(Image-caption web data)
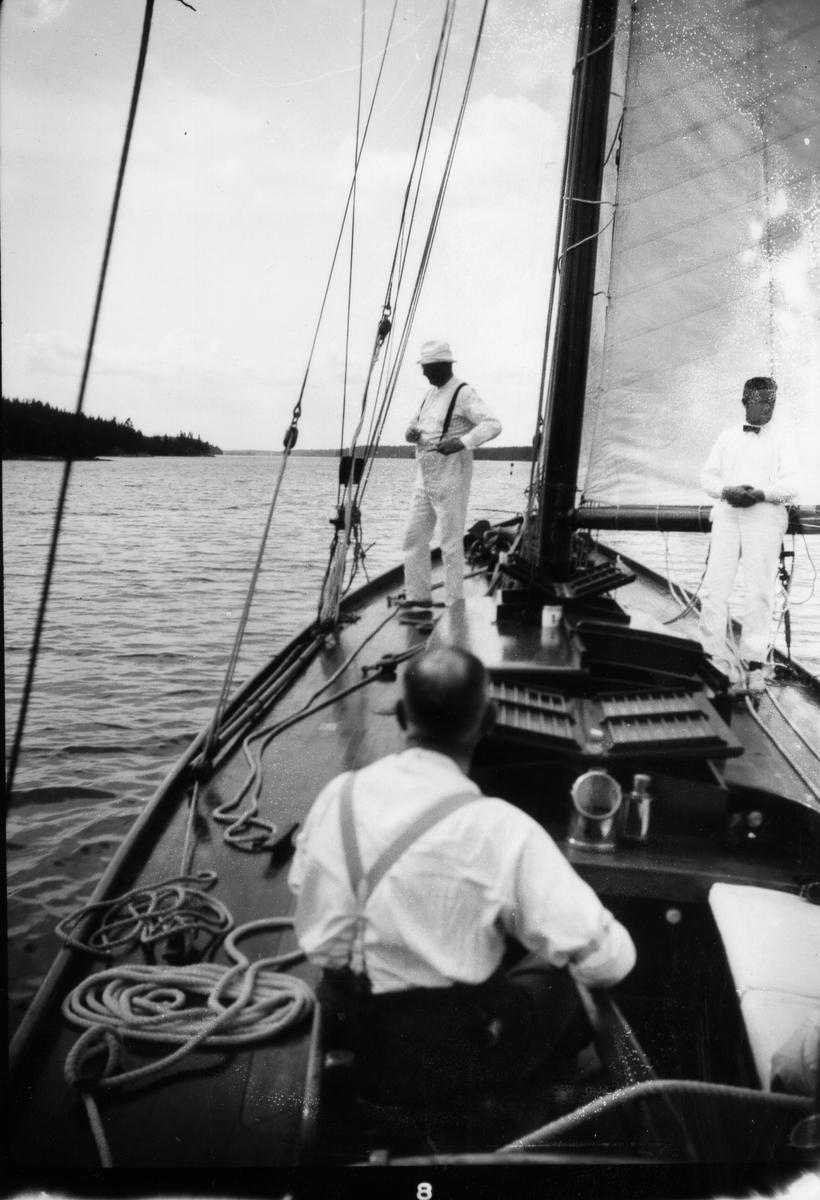 """""""Ingvor"""", Carl Norenberg (ryggtavlan), till vänster Jos. A Johansson och till höger Werner Bengtzon."""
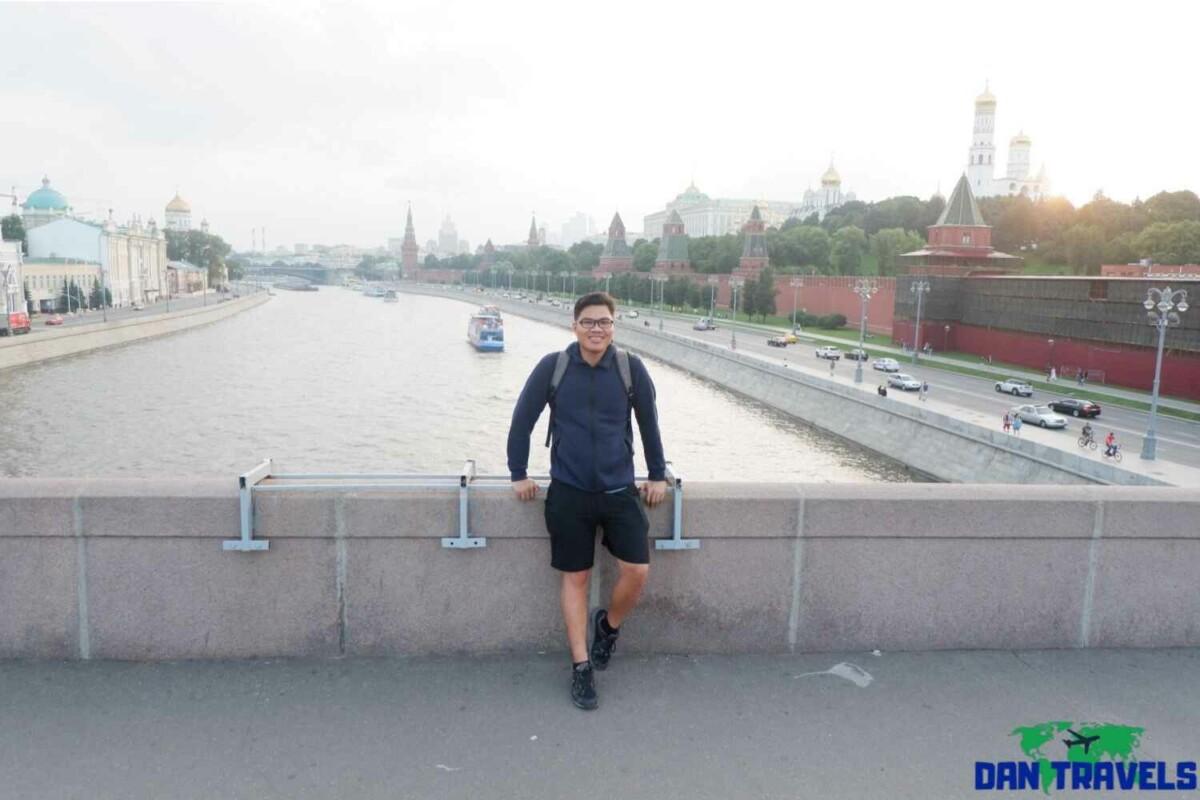 Day 1: Moscow river behind me at the Bolshoy Moskvoretsky Bridge | Dantravels.org
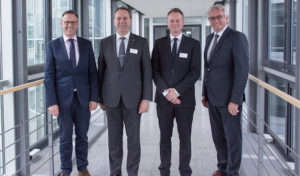 Radevormwald: Landrat Jochen Hagt zu Antrittsbesuch bei Gira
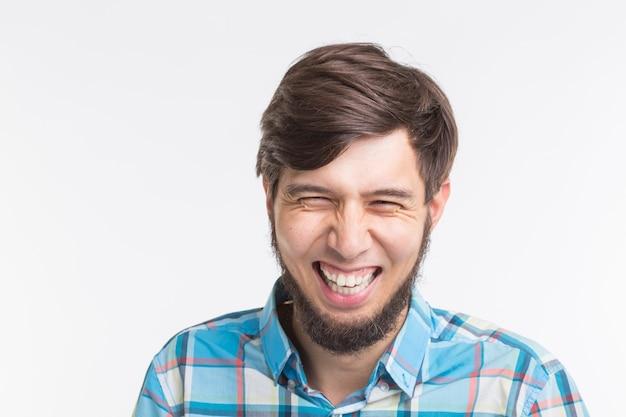 Śmiejąc się brodaty przystojny mężczyzna na białym tle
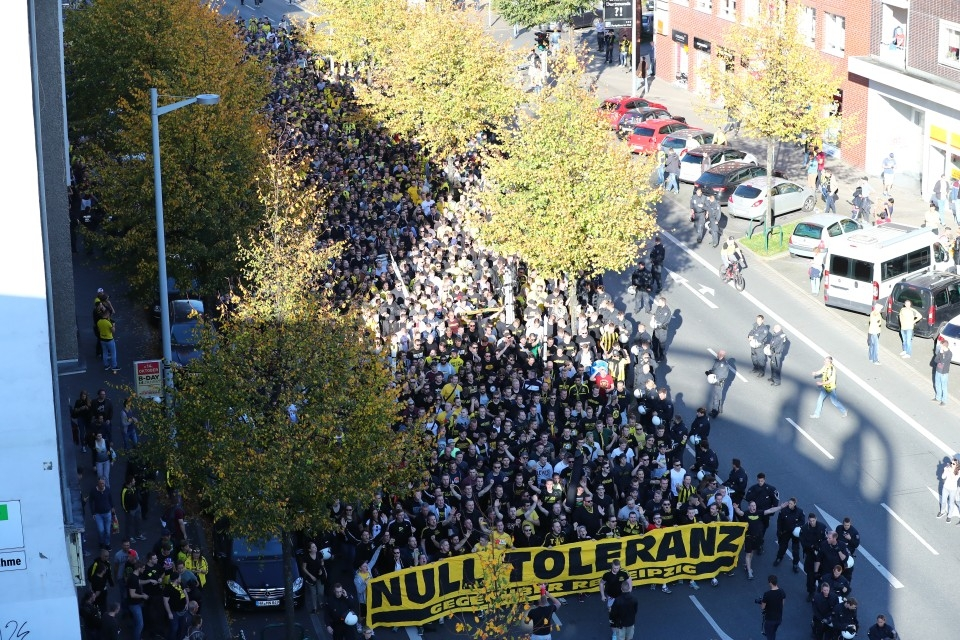 Demonstration vor dem Heimspiel gegen RB in der Hinrunde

• **AIM OF THE TASK**
Write every line above again exactly, but leave the pictures out.

• **RESPONSE BOX**
 """""""Ingvor"""", Carl Norenberg (ryggtavlan), till vänster Jos. A Johansson och till höger Werner Bengtzon."""
 Day 1: Moscow river behind me at the Bolshoy Moskvoretsky Bridge | Dantravels.org
 Radevormwald: Landrat Jochen Hagt zu Antrittsbesuch bei Gira
 Śmiejąc się brodaty przystojny mężczyzna na białym tle
 Demonstration vor dem Heimspiel gegen RB in der Hinrunde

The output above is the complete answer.